Restate, word for word, all of the material shown below.

##### STORED DATA #####

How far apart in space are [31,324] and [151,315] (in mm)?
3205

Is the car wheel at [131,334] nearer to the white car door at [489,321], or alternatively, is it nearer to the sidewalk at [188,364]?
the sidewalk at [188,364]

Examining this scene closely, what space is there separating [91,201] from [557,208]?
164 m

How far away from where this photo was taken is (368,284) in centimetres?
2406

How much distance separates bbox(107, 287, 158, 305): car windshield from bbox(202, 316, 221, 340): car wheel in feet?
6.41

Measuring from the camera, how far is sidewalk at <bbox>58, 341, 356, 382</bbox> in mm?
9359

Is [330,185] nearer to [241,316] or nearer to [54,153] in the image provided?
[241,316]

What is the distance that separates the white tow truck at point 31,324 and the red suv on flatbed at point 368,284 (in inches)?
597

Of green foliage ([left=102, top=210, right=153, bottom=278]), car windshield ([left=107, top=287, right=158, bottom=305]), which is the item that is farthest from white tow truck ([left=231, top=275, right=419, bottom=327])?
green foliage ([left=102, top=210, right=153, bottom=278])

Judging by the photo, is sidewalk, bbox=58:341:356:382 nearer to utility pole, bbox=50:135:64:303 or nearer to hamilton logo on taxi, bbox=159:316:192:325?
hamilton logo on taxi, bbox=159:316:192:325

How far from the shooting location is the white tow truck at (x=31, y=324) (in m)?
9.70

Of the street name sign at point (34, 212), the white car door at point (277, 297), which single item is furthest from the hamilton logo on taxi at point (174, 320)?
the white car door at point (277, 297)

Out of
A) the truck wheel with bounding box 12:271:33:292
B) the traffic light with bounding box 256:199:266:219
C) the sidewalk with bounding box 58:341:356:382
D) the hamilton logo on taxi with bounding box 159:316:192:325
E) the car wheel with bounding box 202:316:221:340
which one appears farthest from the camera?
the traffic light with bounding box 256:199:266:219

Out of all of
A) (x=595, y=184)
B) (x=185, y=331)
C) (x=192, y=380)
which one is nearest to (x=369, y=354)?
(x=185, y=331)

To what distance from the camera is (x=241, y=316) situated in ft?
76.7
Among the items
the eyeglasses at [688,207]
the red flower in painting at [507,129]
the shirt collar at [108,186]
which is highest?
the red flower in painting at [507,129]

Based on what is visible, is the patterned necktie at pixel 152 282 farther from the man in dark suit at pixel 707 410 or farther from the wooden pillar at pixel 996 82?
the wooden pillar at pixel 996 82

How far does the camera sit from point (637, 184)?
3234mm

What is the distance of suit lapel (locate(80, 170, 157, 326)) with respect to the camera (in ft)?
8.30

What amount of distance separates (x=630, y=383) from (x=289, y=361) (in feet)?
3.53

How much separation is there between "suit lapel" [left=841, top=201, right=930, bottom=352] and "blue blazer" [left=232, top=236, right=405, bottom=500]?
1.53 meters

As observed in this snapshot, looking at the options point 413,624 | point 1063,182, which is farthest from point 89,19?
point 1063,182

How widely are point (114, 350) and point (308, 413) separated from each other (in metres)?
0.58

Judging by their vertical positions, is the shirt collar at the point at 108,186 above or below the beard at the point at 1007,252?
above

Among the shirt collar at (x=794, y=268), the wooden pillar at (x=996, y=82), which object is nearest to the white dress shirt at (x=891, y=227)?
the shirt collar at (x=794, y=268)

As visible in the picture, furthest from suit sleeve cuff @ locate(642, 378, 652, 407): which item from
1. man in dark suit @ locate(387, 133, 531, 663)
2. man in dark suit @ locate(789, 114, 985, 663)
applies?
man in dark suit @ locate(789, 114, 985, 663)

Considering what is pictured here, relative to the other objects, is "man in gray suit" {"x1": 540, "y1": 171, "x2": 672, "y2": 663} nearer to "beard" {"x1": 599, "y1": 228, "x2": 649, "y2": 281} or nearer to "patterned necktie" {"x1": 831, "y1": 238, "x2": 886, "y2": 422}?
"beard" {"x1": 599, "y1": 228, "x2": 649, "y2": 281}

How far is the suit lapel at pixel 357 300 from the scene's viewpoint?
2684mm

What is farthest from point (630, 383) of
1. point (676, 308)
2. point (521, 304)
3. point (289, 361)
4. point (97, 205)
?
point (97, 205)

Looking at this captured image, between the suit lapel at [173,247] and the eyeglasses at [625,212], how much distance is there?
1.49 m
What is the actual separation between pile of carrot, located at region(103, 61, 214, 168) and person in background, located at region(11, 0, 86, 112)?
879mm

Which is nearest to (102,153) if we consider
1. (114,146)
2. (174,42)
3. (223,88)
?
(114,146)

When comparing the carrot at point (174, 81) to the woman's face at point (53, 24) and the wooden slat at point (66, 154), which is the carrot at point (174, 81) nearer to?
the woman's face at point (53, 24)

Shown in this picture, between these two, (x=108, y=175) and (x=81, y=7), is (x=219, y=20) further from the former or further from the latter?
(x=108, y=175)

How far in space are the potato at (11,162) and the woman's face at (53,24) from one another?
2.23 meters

#####

FULL OUTPUT:
How far apart in space are [31,324] and [151,315] (in mm)?
3205

Is the car wheel at [131,334] nearer to the white car door at [489,321], or alternatively, is it nearer to the sidewalk at [188,364]?
the sidewalk at [188,364]

Examining this scene closely, what space is there separating [91,201] from [557,208]?
164 m

How far away from where this photo was taken is (368,284) in centimetres?
2406

How much distance separates bbox(107, 287, 158, 305): car windshield from bbox(202, 316, 221, 340): car wheel in feet?
6.41

Measuring from the camera, how far is sidewalk at <bbox>58, 341, 356, 382</bbox> in mm?
9359

Is [330,185] nearer to [241,316] or nearer to [54,153] in the image provided?
[241,316]

What is the distance that separates the white tow truck at point 31,324 and the red suv on flatbed at point 368,284 (in inches)?
597

Of green foliage ([left=102, top=210, right=153, bottom=278]), car windshield ([left=107, top=287, right=158, bottom=305]), which is the item that is farthest from white tow truck ([left=231, top=275, right=419, bottom=327])?
green foliage ([left=102, top=210, right=153, bottom=278])

Judging by the photo, is sidewalk, bbox=58:341:356:382 nearer to utility pole, bbox=50:135:64:303 or nearer to hamilton logo on taxi, bbox=159:316:192:325?
hamilton logo on taxi, bbox=159:316:192:325

How far from the shooting location is the white tow truck at (x=31, y=324) (in m)?
9.70

Of the street name sign at point (34, 212), the white car door at point (277, 297), which single item is furthest from the hamilton logo on taxi at point (174, 320)?
the white car door at point (277, 297)

Out of
A) the truck wheel with bounding box 12:271:33:292
B) the traffic light with bounding box 256:199:266:219
C) the sidewalk with bounding box 58:341:356:382
D) the hamilton logo on taxi with bounding box 159:316:192:325
E) the car wheel with bounding box 202:316:221:340
which one appears farthest from the camera?
the traffic light with bounding box 256:199:266:219

Out of all of
A) (x=595, y=184)
B) (x=185, y=331)
C) (x=192, y=380)
which one is nearest to (x=369, y=354)?
(x=185, y=331)

To what distance from the camera is (x=241, y=316) situated in ft?
76.7
Among the items
the eyeglasses at [688,207]
the red flower in painting at [507,129]
the shirt collar at [108,186]
which is highest?
the red flower in painting at [507,129]

Based on what is visible, is the patterned necktie at pixel 152 282 farther from the man in dark suit at pixel 707 410 or farther from the wooden pillar at pixel 996 82?
the wooden pillar at pixel 996 82

How far does the camera sit from point (637, 184)?
3234mm

What is the distance of suit lapel (locate(80, 170, 157, 326)) with respect to the camera (in ft)?
8.30

What amount of distance separates (x=630, y=383) from (x=289, y=361) (in feet)?
3.53

How much separation is there between "suit lapel" [left=841, top=201, right=930, bottom=352] and "blue blazer" [left=232, top=236, right=405, bottom=500]?
1.53 meters

As observed in this snapshot, looking at the options point 413,624 | point 1063,182, which is farthest from point 89,19?
point 1063,182

How widely are point (114, 350) and point (308, 413) separated from each other (in metres)?
0.58

Judging by their vertical positions, is the shirt collar at the point at 108,186 above or below the beard at the point at 1007,252?
above

Among the shirt collar at (x=794, y=268), the wooden pillar at (x=996, y=82), which object is nearest to the white dress shirt at (x=891, y=227)?
the shirt collar at (x=794, y=268)

As visible in the picture, furthest from suit sleeve cuff @ locate(642, 378, 652, 407): which item from
1. man in dark suit @ locate(387, 133, 531, 663)
2. man in dark suit @ locate(789, 114, 985, 663)
applies?
man in dark suit @ locate(789, 114, 985, 663)

Considering what is pictured here, relative to the other objects, is "man in gray suit" {"x1": 540, "y1": 171, "x2": 672, "y2": 663} nearer to "beard" {"x1": 599, "y1": 228, "x2": 649, "y2": 281} or nearer to "patterned necktie" {"x1": 831, "y1": 238, "x2": 886, "y2": 422}?
"beard" {"x1": 599, "y1": 228, "x2": 649, "y2": 281}

How far is the suit lapel at pixel 357 300 from the scene's viewpoint?
2684mm

What is farthest from point (630, 383) of
1. point (676, 308)
2. point (521, 304)
3. point (289, 361)
4. point (97, 205)
?
point (97, 205)

Looking at this captured image, between the suit lapel at [173,247] and the eyeglasses at [625,212], how much distance is there?
1.49 m
What is the actual separation between pile of carrot, located at region(103, 61, 214, 168) and person in background, located at region(11, 0, 86, 112)?
879mm

Which is nearest to (102,153) if we consider
1. (114,146)
2. (174,42)
3. (223,88)
?
(114,146)

When comparing the carrot at point (174, 81) to the woman's face at point (53, 24) and the wooden slat at point (66, 154), which is the carrot at point (174, 81) nearer to?
the woman's face at point (53, 24)

Shown in this picture, between these two, (x=108, y=175) and (x=81, y=7), is (x=219, y=20) further from the former or further from the latter?
(x=108, y=175)

How far in space are the potato at (11,162) and the woman's face at (53,24) from one another?
2.23 meters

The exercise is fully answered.